My first swim for the year is less than one month away. So what did I do today? I sat on the beach all afternoon and drank beer with swim friends in between rounds of seaweed fights. After swimming five miles, of course.

At the beginning of the season, I knew my training plan needed to be different from last year for two reasons. First, my goals were different; I’m training for several cold saltwater swims rather than a multi-stage river swim. Second, my training last year left me feeling pretty blue most of the time.

My training started at the beginning of last July with the seemingly easiest of tasks: do nothing. What put me in such a bad mood through most of last spring was the absence of an off season, and I was determined to not make that mistake again. My rule was, from July through the beginning of this year, do only 7km per week. No more, no less. This kept me in shape, and made me yearn at times to go farther. Wanting to swim is a talent that needs cultivating.

With the start of the new year, I maintained the maintainable. I took a schedule of 7km per week and made it only marginally harder. The next week was an 8km week, because if I could figure out how to work 7km into my life, surely I could add a bit more without consequence. Then a bit more the week after. And now its a 26km week. To make things more challenging, I’ve been doing all my training in the Puget Sound. Through the rain and short days of winter, lengthening my swims as the days lengthened and the water warmed. Cramming as much distance as I can handle into the weekends with hopes that it will be easy to make time during eleven-hour workdays to get the rest swum before bed on Friday night.

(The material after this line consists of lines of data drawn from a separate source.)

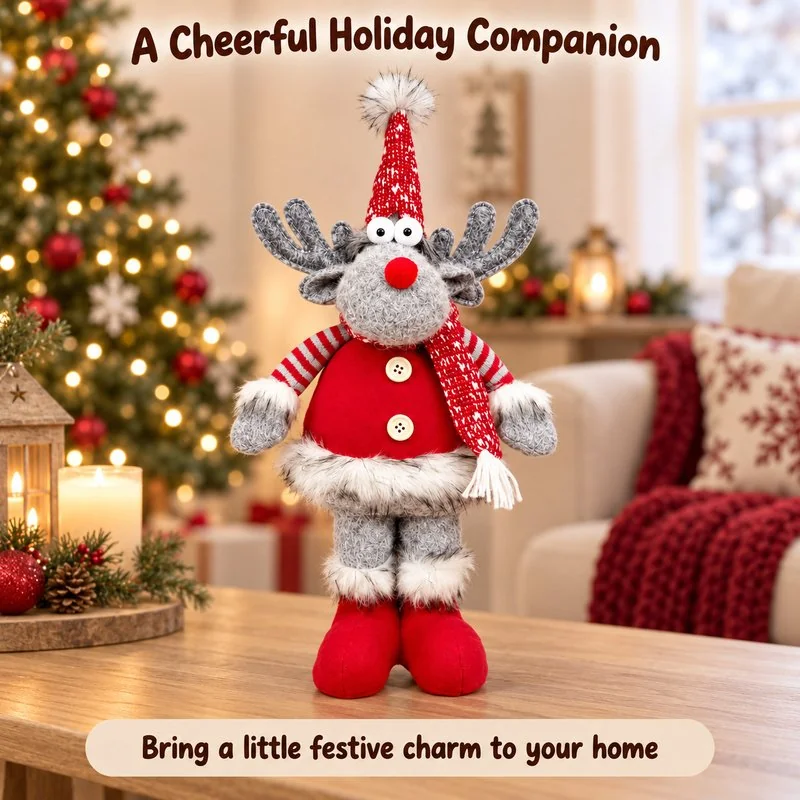 Illustrative application scene featuring gray standing christmas reindeer decoration; setting is a concept.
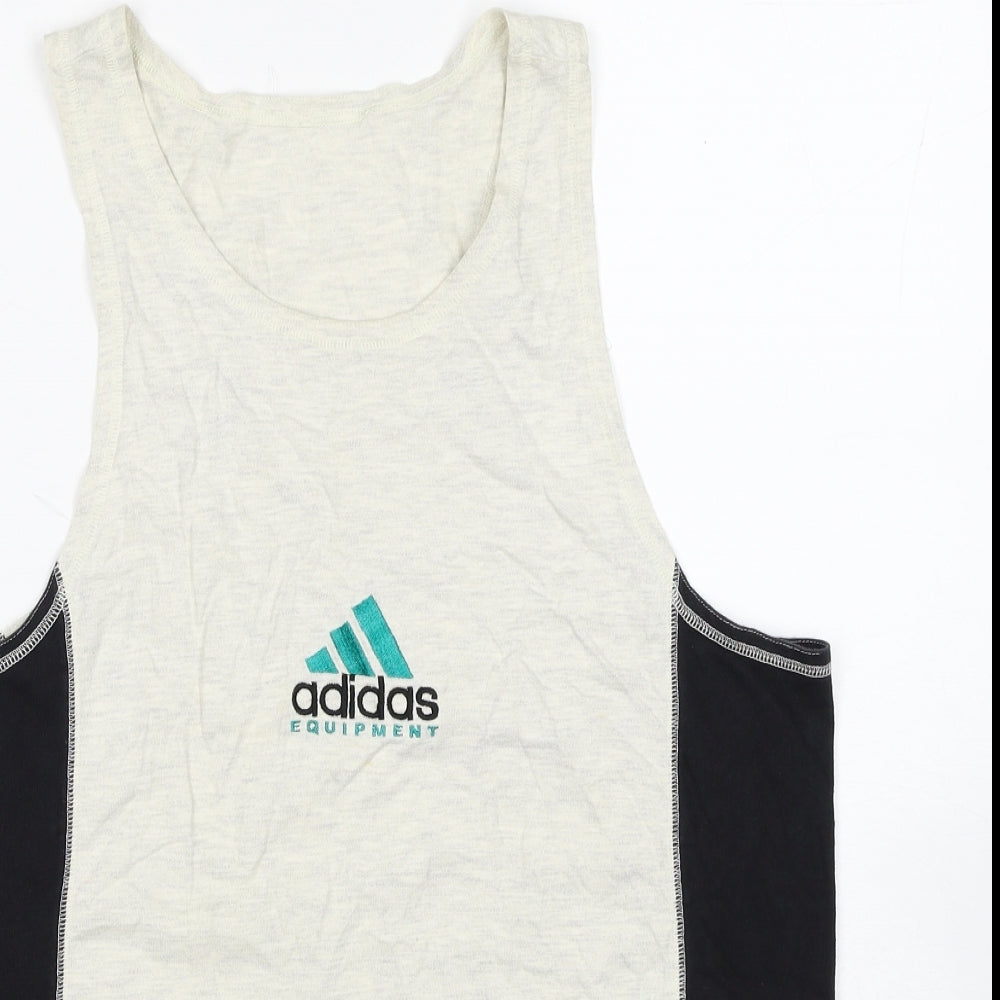 adidas Mens Beige Cotton T-Shirt Size L Round Neck - Scoop Neck Tank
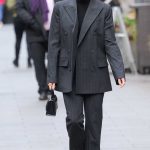 Ashley Roberts in a Grey Pantsuit Leaves the Global Radio Studios in London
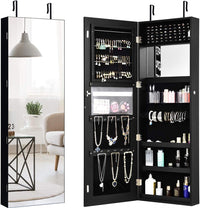 Giantex Mirror Jewellery Cabinet, Wall/Door Mounted Jewelry Armoire, Lockable Cosmetic Make-up Storage Organiser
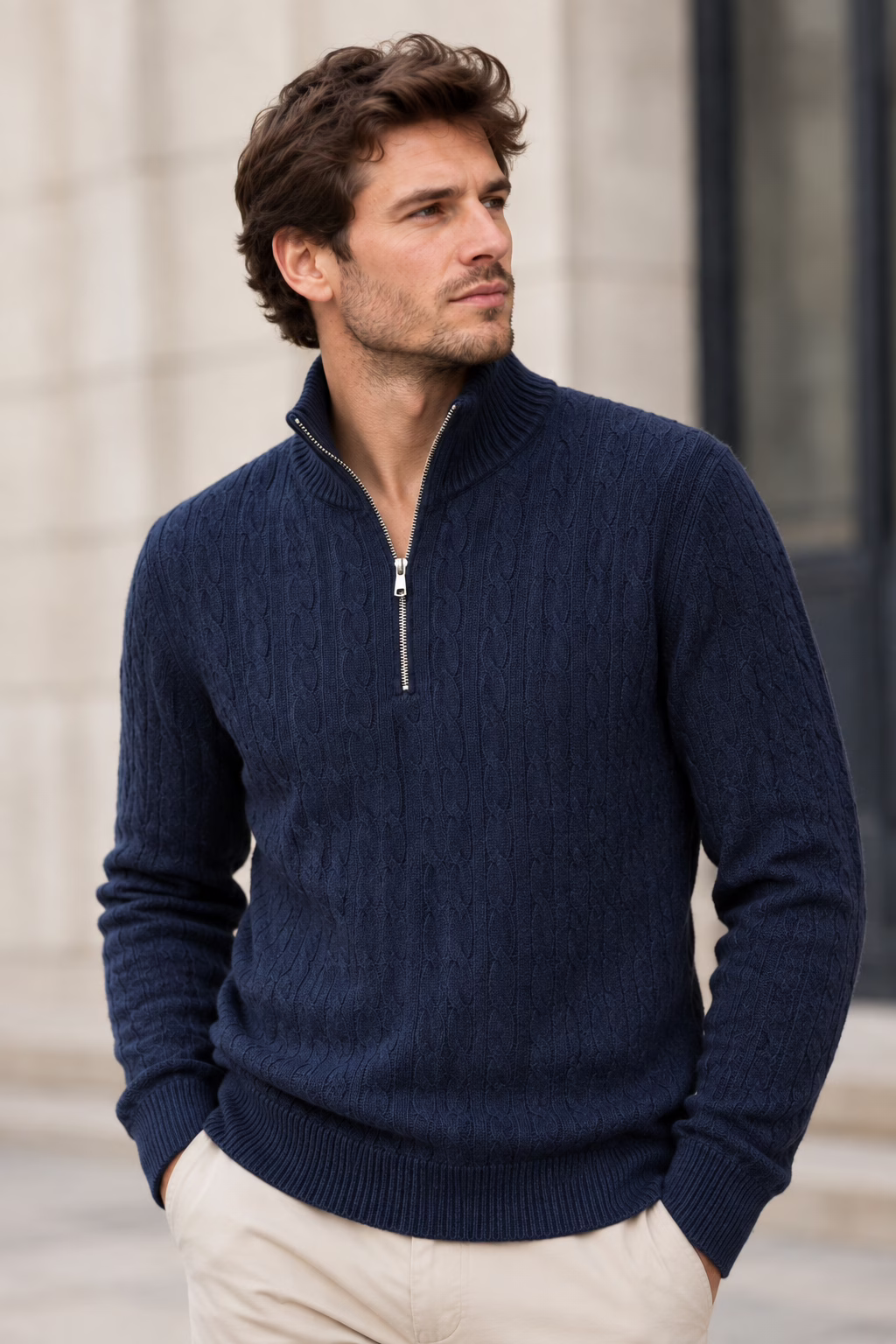 Pull homme zippé bleu marine en maille torsadée Five Ever, porté avec un pantalon beige. Mannequin posant de face à l'extérieur.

There’s a few other things contributing to my generally good mood and consistent swimming this year. The regular adventure of swimming in open water versus the drudgery of distance pool workouts has kept me excited. There are some days when my first smile happens during my evening workout, and more often on Monday mornings forcing a smile is too much to ask, when I’m contrasting office banalities with my most recent sea lion encounter. More importantly, I’ve found people to join me. Our little group has grown to twenty-plus, and I’ve even had frequent same-pace company during part or all of my swims, weekend and weekday alike.

And that’s how I found myself standing knee deep at low tide today, draped in kelp and sargassum. Just another sunny Saturday morning 8km swim, followed by some lounging and swimming and sunning and drinking and smiling.